Power firms fined over maximum outage breach

Meralco linemen install electrical wiring along Commonwealth Avenue in Quezon City.
Boy Santos, file

MANILA, Philippines — The Energy Regulatory Commission (ERC) has ordered the Energy Development Corp. (EDC), Power Sector Assets and Liabilities Management Corp. (PSALM) and SPC Island Power Corp. to pay fines for breaching maximum allowable outage days this year.

In separate orders issued on Sept. 8 but posted on its website on Oct. 19, the ERC found EDC, PSALM and SPC liable for having incurred unplanned outages more than the days allowed by the power regulator.

The commission directed the EDC to pay the administrative penalty of P1.022 million for incurring 22.64 days of unplanned outages of the Nasulo Geothermal Power Plant (NGPP) Unit 1, which is beyond the 13.7 days allowed for geothermal power plants.

NGPP Unit 1 went on forced shutdown from Jan. 3 to April 25 as it auto-tripped due to the activation of the main transformer surge relay. The NGPP Unit 1 has a rated capacity of 49.37 megawatts (MW).

On the other hand, PSALM was fined P980,400 for the excess unplanned outage of Unit 2 of Malaya Thermal Power Plant (MTPP) for 21.20 days.

The 350-MW MTPP Unit 2 was out for a total of 49 days but the annual maximum allowable unplanned outage was only 27.8 days for oil-fired thermal plants.

MTPP Unit 2 has been shut down since March 3 because of “encountering trouble with the generator automatic voltage regulator (AVR), having no excitation output voltage while attempting several times to synchronize the unit to the grid to conduct emission test/heat run test.”

The ERC said PSALM argued that the AVR assessment and repair “may no longer be necessary because of the successfully negotiated sale and privatization of the MTPP.”

The decision to no longer repair the plant is negligence on PSALM’s part given that it is a government agency and that the MTPP is a must-run unit during supply shortfall in the grid.

Lastly, the ERC ordered the SPC to settle P4.02 million in administrative penalty for having incurred 98 days of unplanned outage of the Panay Diesel Power Plant 3 (PDPP), which is in excess of the 14 days allowed for diesel power plants.

The power plant, with a rated capacity of 12.93 MW, has been on unplanned outage since July 23, 2016, incurring 113 days on shutdown until April 25 this year.

The SPC said the unplanned outage continued up to this year due to the alleged steep cost of replacing the crankshaft of the power plant and difficulty of finding a replacement of the part, forcing it to place the unit under preservation.

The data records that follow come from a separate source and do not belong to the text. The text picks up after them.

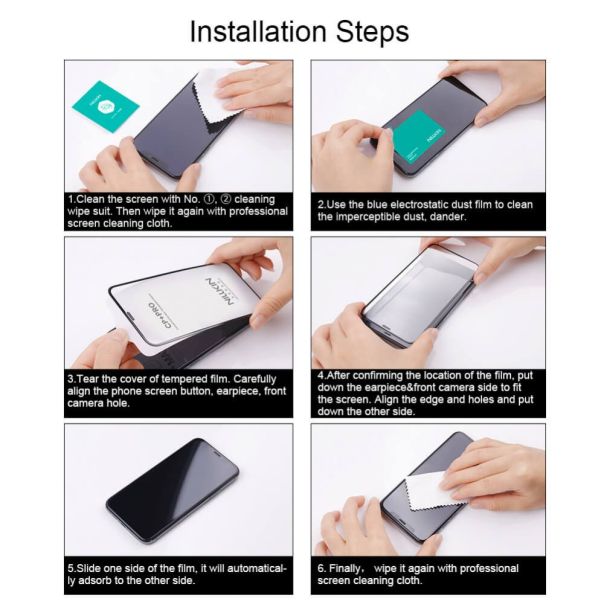 Installation Steps

NILLKIN

1.Clean the screen with No. ①, ② cleaning wipe suit. Then wipe it again with professional screen cleaning cloth.

NILLKIN

2.Use the blue electrostatic dust film to clean the imperceptible dust, dander.

NILLKIN

CP+PRO

3.Tear the cover of tempered film. Carefully align the phone screen button, earpiece, front camera hole.

4.After confirming the location of the film, put down the earpiece&front camera side to fit the screen. Align the edge and holes and put down the other side.

5.Slide one side of the film, it will automatically adsorb to the other side.

6. Finally, wipe it again with professional screen cleaning cloth.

The ERC has yet to issue its decision on five more generation companies (gencos) that breached the outage level for the year.

Last month, the ERC said it was eyeing to issue orders and impose penalties on eight out of 17 gencos for exceeding allowable unplanned outage days this year.

In a Senate hearing in June, investigations for the 17 gencos were reportedly close to conclusion by July as declared by the ERC.

In a congressional hearing last month, ERC chair Agnes Devanadera said the power regulator eyes to complete the investigation within September.

However, Devanadera said timelines have been affected by quarantine restrictions, but the commission has committed to penalize erring gencos.

As of April, 35 power plants of 17 gencos have already breached the maximum allowable unplanned outage days for the year. These include Sem Calaca Power Corp., GN Power Mariveles Center Ltd. Co., Masinloc Power Partners Co. Ltd., Southwest Luzon Power Generation Corp., Team Sual Corp., SPC Power Corp., Panay Power Corp., SN Aboitiz Power-Benguet Inc., CBK Power Co. Ltd., SPC Island Power Corp., First Natgas Power Corp., FGP Corp., First Gas Power Corp., Power Sector Assets and Liabilities Management Corp., Energy Development Corp., Hedcor Bukidnon Inc. and PSALM-Soosan ENS Co. Ltd.

The Luzon grid lost as much as 4,000 megawatts in supply, leading to a deficiency of 716 MW at one point, as some power plants extended their plant outage while some went on forced outage.

This triggered in several instances the secondary price cap in the wholesale electricity spot market (WESM), allowing the market operator to cap the prices in the market at P6.245 per kilowatt-hour as a protection for consumers from possible price spikes.

Due to the severe power conditions in the power grid in the past two months, consumer electricity bills have increased mainly due to higher WESM charges.